Last month, I was asked by a close friend who owns a company that makes bass traps, to see if I could tweak his new projector and achieve a better black depth. I did, and when I got done, I was astounded at how far the state of the art came. And the price of the projector was well under $250,000. In fact it was under $20,000! In fact, it was under $5,000!
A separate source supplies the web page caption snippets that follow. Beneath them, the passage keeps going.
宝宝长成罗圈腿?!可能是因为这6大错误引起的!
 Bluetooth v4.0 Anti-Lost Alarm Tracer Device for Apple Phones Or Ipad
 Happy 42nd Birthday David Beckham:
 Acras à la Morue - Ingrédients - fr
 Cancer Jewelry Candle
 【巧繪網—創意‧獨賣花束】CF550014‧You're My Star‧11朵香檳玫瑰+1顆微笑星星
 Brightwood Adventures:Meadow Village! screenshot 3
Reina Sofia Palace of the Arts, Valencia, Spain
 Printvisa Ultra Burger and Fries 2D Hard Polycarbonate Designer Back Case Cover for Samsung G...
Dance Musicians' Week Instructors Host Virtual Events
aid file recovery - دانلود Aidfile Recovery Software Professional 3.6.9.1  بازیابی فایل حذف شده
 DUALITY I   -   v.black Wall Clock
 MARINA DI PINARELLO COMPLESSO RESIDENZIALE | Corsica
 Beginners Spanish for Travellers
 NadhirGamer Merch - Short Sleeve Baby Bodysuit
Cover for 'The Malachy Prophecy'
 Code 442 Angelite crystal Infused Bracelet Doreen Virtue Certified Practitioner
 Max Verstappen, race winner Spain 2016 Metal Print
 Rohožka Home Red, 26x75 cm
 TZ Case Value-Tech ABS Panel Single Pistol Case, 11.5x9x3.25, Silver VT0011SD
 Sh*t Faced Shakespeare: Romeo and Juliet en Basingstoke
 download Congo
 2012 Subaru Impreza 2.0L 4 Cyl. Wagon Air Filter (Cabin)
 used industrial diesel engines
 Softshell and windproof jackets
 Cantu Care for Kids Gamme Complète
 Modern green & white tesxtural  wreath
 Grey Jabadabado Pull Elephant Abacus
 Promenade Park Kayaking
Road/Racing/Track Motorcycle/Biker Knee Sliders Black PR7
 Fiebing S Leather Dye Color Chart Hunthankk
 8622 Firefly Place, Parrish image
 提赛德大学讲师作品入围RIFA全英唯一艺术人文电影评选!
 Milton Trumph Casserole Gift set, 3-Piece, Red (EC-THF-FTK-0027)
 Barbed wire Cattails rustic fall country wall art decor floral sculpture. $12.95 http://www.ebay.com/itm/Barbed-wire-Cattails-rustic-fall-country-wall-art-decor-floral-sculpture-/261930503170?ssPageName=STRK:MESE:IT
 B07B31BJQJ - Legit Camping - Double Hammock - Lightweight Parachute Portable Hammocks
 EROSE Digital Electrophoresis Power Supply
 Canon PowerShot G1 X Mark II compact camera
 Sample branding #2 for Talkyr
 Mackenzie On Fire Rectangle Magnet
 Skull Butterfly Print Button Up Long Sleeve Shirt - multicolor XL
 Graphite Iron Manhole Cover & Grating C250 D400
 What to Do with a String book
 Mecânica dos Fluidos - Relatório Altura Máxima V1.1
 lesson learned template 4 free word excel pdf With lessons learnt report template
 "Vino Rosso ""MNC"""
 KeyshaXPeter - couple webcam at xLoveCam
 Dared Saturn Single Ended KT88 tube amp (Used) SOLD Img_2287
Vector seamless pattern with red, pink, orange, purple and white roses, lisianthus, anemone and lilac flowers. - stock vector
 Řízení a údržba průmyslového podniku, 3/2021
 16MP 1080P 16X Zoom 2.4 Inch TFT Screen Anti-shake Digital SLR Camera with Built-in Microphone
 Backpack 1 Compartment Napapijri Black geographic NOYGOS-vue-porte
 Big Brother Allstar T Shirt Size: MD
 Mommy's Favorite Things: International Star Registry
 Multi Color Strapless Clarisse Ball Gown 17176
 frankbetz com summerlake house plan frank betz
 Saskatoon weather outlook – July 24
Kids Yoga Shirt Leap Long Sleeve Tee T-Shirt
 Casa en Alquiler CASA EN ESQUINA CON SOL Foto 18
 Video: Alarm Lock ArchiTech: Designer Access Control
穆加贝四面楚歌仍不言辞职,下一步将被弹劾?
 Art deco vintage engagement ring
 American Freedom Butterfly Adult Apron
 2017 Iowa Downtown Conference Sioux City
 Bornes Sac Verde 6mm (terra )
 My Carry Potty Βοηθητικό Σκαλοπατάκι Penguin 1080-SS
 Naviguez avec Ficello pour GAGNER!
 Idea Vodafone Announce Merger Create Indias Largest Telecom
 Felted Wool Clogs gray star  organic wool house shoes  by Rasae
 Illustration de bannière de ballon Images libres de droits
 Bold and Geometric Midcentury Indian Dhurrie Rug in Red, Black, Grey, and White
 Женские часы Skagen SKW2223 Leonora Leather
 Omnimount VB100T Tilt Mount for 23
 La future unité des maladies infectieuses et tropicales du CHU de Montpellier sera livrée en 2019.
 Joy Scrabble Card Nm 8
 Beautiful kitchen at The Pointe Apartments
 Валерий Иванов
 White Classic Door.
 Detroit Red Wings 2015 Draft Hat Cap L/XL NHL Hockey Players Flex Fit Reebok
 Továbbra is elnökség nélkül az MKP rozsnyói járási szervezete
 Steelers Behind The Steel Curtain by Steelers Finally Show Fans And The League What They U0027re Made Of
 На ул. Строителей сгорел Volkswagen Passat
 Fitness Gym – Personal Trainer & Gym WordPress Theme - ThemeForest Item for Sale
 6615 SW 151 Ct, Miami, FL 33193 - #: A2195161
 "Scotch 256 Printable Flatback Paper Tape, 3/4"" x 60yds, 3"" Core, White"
To make a long story short, I went shopping... wanted a bit better blacks than my friend's projector after calibration, but was finding myself in the $40,000-$85,000 range for just a small improvement. Then I found the InFocus IN82, and decided it had both the contrast, color accuracy and brightness I wanted. But it was expensive! That is, until I had an extraordinary stroke of luck on eBay and nailed one for $1425 with only 82 hours on it. I bought and installed it, and the picture blows away my LCD and most every plasma I have seen. 30-bit color just banishes exaggerated grain and banding. Sharp, clean, filmlike images.
So I went to work and made structural modifications to eliminate a column that plagued me for 25 years, and built the screen wall you see below:

Behind it is this:

Interesting note about my Carver C4000: My audiophile friend visited two nights ago to watch some antique auto show footage I had shot on CineAlta cameras with an X-Y stereo mic on board. He commented, "I didn't know your camera was surround sound capable! Because I hear people to the right, left and behind me." I told him it isn't. It's stereo, and what he's hearing is the result of the Sonic Hologram (which works better than ever, now that I've acousticly treated the room as part of the theater upgrade.
Total cost to add this theater? Get ready... a whopping $2,500! My wife and her father sewed the raw velvet materials I purchased and made the curtains. I built the frame with 2x4s, I purchased AT screen material from Seymour AV Products (one of only two truely acoustic-transparent screens on the market) and stretched it over a frame I built of poplar, which slides into the wall with the curtains.
I do have center channel and surrounds now, but I prefer the Sonic Hologram when listening to good stereo material over the point source sounds of surround sound, although with the Hologram engaged, it is improved over normal surround in conventional systems.
Now I just wish electricity weren't so expensive! This month's bill was $544, a ~$50 bump over pre-theater use on weekends bills.